I'm currently reading Rotman's An Introduction to Homological Algebra (2nd edition), and on page 188 in the proof of Theorem 4.66 (Every left Artinian ring is semiperfect), I ran across the claim:
If $R$ is left Artinian, and $J(R)$ is the Jacobson radical of $R$, then $R/J(R)$ is left semisimple.
Now, it's quite possible that I've run across this claim earlier in the text accompanied by a citation likely of either Lam's A First Course in Noncommutative Rings or Rotman's own Advanced Modern Algebra (the books Rotman usually cites for algebra facts), but there is no citation for the fact at this point in the text.
However, I don't have a copy of either of these books, so I decided to try to reconstruct a proof.
It suffices to prove that if $R$ is left Artinian and semiprimitive ($J(R)=0$), then it is left semisimple.
Attempted proof:
Consider the set of finite intersections of maximal left ideals. Since $R$ is left Artinian, this collection has a minimal element, $I=M_1\cap \cdots \cap M_n$. Then $I=J(R)=0$, since if $m\in I$ with $m\ne 0$, then since the intersection of all maximal ideals is $J(R)=0$, there is a maximal ideal $M_0$ with $m\not\in M_0$, so $I\cap M_0 \subsetneq I$, contradicting the minimality of $I$.
Thus let $M_1,\ldots,M_n$ be maximal left ideals such that $M_1\cap M_2\cap\cdots \cap M_n=0$.
Now consider the map $$\phi : R\to \bigoplus_{i=1}^n R/M_i$$
defined by $r\mapsto (r+M_i)$.
The kernel of this map is $\bigcap_{i=1}^n M_i=0$, so this map is injective. Hence, we have realized $R$ as a submodule of the semisimple module $\bigoplus_{i=1}^n R/M_i$.

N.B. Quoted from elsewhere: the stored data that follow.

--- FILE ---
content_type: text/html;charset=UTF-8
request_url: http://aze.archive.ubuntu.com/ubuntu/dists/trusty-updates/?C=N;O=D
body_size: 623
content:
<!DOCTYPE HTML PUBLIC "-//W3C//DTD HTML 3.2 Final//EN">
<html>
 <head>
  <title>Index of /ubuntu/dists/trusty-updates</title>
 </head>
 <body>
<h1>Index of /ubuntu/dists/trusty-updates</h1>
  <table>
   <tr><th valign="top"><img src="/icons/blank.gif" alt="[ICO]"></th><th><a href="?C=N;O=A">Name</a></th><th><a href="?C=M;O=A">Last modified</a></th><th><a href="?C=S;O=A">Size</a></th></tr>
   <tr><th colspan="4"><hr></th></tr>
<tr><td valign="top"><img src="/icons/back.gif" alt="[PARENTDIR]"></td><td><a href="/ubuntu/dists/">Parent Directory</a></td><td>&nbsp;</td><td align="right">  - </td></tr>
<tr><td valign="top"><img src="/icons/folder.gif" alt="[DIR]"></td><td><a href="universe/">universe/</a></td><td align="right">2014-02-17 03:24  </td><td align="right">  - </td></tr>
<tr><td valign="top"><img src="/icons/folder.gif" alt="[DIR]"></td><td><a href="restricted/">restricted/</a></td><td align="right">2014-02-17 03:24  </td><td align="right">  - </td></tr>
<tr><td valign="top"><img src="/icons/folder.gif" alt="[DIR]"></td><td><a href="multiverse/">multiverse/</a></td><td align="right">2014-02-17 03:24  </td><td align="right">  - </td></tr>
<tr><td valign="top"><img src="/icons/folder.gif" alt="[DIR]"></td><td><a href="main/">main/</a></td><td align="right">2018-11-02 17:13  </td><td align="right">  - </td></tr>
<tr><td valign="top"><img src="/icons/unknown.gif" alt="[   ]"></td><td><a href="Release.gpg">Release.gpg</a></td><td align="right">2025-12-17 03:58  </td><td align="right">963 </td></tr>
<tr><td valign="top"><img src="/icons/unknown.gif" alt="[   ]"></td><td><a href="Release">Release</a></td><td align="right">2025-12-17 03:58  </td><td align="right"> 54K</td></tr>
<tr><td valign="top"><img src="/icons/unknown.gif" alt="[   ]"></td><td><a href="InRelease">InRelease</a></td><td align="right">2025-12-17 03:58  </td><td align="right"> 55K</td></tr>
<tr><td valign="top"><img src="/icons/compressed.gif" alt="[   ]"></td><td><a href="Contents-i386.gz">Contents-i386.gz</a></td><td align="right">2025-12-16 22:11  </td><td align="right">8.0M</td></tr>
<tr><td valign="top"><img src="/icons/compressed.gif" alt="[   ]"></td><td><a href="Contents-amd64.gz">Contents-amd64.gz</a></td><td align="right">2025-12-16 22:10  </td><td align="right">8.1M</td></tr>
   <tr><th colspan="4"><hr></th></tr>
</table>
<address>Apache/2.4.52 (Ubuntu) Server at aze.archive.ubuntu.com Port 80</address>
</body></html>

Thus we have realized $R$ as a submodule of a semisimple (left) $R$-module, so $R$ is left semisimple itself (Corollary 4.2 in Rotman Hom. Alg.). $\blacksquare$
Questions
- Is this proof correct or am I missing something?
-
My first thought was to take $R\to \prod_M R/M$ with $M$ running over all maximal left ideals, and I hoped that the image of $R$ would end up in the direct sum, but I realized that I couldn't guarantee that this was going to be the case unless there were finitely many maximal ideals. In the commutative case it's not hard to see immediately that an Artinian ring has finitely many maximal ideals, since we have the lemma
If $Q \supseteq \bigcap_{i=1}^n P_i$, then $Q\supseteq P_i$ for some $i$. (Proof: Otherwise take $p_i\in P_i\setminus Q$ and consider $\prod_i p_i$.)
The contrapositive of this says that if there were infinitely many maximal ideals, their successive finite intersections wouldn't stabilize.
Is there a similar argument to prove that there are only finitely many maximal ideals in the noncommutative case? Naturally, this follows from semisimplicity, but I was wondering if there's a way to see this a priori.
Note: I wrote the bulk of this yesterday, before finding a copy of Advanced Modern Algebra online. It does in fact contain a (different) proof of this proposition. (Theorem 8.45 in the second edition) Since the proof is different, question (1) remains valid, and I'm still curious about question (2).
Edit note: I am editing the writing at several points to make my thoughts, intentions and argument more clear, following the advice of rschweib's answer. This note is for future readers who may therefore be puzzled by the parts of rschweib's answer commenting on certain things in the question that were poorly expressed.
Best Answer
The proof is correct, although it would be preferable to explain why the zero ideal is a finite intersection of maximal right ideals a little more carefully. It is true that in an artinian poset of one sided ideals, a collection intersecting to zero must have a finite subset intersecting to zero, but it is not really done justice by saying “the set had a minimal element which is obviously (read “necessarily”) zero.”
Well, you can make that sum and it will be direct, nothing prevents you from doing so. But yes, the map you want to do (sending $r$ to its image in the quotient) doesn’t work. You would necessarily be working in $\prod_M R/M$ instead. Reducing it to a finite product makes it equivalent to a direct sum, and that was a very important reduction.
Yes, the same argument (with noncommutative prime ideals) works. If a prime ideal contains a finite intersection of prime ideals, it necessarily contains their product, whence it contains at least one of the terms the product.